Identifying putative Mycobacterium tuberculosis Rv2004c protein sequences that bind specifically to U937 macrophages and A549 epithelial cells

• Published in: Protein science Vol. 14; no. 11; pp. 2767 - 2780
• Main Authors: Forero, Martha, Puentes, Álvaro, Cortés, Jimena, Castillo, Fabio, Vera, Ricardo, Rodríguez, Luis E., Valbuena, John, Ocampo, Marisol, Curtidor, Hernando, Rosas, Jaiver, García, Javier, Barrera, Gloria, Alfonso, Rosalba, Patarroyo, Manuel A., Patarroyo, Manuel E.
• Format: Journal Article
• Language: English
• Published: Bristol Cold Spring Harbor Laboratory Press 01.11.2005
• Subjects: 125I‐HABP, 125‐ iodine radiolabeled HABP; A549 cells; Amino Acid Sequence; Antibodies, Bacterial - immunology; ATCC, American Tissue Culture Collection; Bacillus; Bacterial Proteins - chemistry; Bacterial Proteins - genetics; Bacterial Proteins - metabolism; Binding Sites; BS3, bis (sulfosuccinimidyl suberate); CD, circular dichroism; Cell Line; Cell Wall - chemistry; Circular Dichroism; Epithelial Cells - microbiology; HABP, high activity binding peptide; high activity binding peptides; Humans; Macrophages - microbiology; Molecular Sequence Data; Mycobacterium bovis; Mycobacterium microti; Mycobacterium tuberculosis; Mycobacterium tuberculosis - genetics; Mycobacterium tuberculosis - isolation & purification; Mycobacterium tuberculosis - metabolism; PBS, phosphate buffer saline; Peptides - chemistry; Peptides - metabolism; Receptors, Cell Surface - metabolism; Reverse Transcriptase Polymerase Chain Reaction; RP‐HPLC, reverse‐phase, high‐performance liquid chromatography; Rv2004c protein; Sequence Analysis, Protein; TMC, Trudeau Mycobacterial Collection; U937 Cells
• ISSN: 0961-8368; 1469-896X
• DOI: 10.1110/ps.051592505

Virulence and immunity are still poorly understood in Mycobacterium tuberculosis.
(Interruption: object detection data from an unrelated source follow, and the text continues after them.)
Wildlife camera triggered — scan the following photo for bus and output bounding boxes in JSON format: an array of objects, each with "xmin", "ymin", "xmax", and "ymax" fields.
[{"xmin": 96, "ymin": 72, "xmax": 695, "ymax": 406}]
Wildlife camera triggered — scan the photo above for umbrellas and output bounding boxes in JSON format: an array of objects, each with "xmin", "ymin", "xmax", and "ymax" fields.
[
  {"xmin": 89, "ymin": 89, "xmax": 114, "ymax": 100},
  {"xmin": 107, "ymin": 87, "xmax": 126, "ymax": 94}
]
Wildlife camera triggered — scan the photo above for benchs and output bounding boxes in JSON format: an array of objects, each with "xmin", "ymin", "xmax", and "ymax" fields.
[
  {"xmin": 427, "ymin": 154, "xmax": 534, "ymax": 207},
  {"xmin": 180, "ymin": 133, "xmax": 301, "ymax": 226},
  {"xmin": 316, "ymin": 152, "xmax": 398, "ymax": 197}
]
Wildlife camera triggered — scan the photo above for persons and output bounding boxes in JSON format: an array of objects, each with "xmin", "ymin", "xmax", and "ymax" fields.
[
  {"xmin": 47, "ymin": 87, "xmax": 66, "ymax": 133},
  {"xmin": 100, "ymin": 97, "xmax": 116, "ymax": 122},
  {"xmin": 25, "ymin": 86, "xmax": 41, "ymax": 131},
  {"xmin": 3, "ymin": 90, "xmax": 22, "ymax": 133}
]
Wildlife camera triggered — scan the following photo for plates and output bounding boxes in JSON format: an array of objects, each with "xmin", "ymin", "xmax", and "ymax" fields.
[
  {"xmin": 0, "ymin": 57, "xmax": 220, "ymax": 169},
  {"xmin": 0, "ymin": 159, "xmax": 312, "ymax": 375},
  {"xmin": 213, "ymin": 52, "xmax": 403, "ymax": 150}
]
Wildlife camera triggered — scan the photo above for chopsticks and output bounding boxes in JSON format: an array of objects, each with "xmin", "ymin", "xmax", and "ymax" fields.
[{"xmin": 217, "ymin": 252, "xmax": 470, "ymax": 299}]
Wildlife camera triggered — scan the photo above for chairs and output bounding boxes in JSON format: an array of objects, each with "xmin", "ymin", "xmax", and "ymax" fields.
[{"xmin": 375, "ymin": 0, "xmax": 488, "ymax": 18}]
The H37Rv M. tuberculosis laboratory strain genome has been completely sequenced, and this along with proteomic technology represent powerful tools contributing toward studying the biology of target cell interaction with a facultative bacillus and designing new strategies for controlling tuberculosis. Rv2004c is a putative M. tuberculosis protein that could have specific mycobacterial functions. This study has revealed that the encoding gene is present in all mycobacterium species belonging to the M. tuberculosis complex. Rv2004c gene transcription was observed in all of this complex's strains except Mycobacterium bovis and Mycobacterium microti. Rv2004c protein expression was confirmed by using antibodies able to recognize a 54‐kDa molecule by immunoblotting, and its location was detected on the M. tuberculosis surface by transmission electron microscopy, suggesting that it is a mycobacterial surface protein. Binding assays led to recognizing high activity binding peptides (HABP); five HABPs specifically bound to U937 cells, and six specifically bound to A549 cells. HABP circular dichroism suggested that they had an α‐helical structure. HABP–target cell interaction was determined to be specific and saturable; some of them also displayed greater affinity for A549 cells than U937 cells. The critical amino acids directly involved in their interaction with U937 cells were also determined. Two probable receptor molecules were found on U937 cells and five on A549 for the two HABPs analyzed. These observations have important biological significance for studying bacillus–target cell interactions and implications for developing strategies for controlling this disease.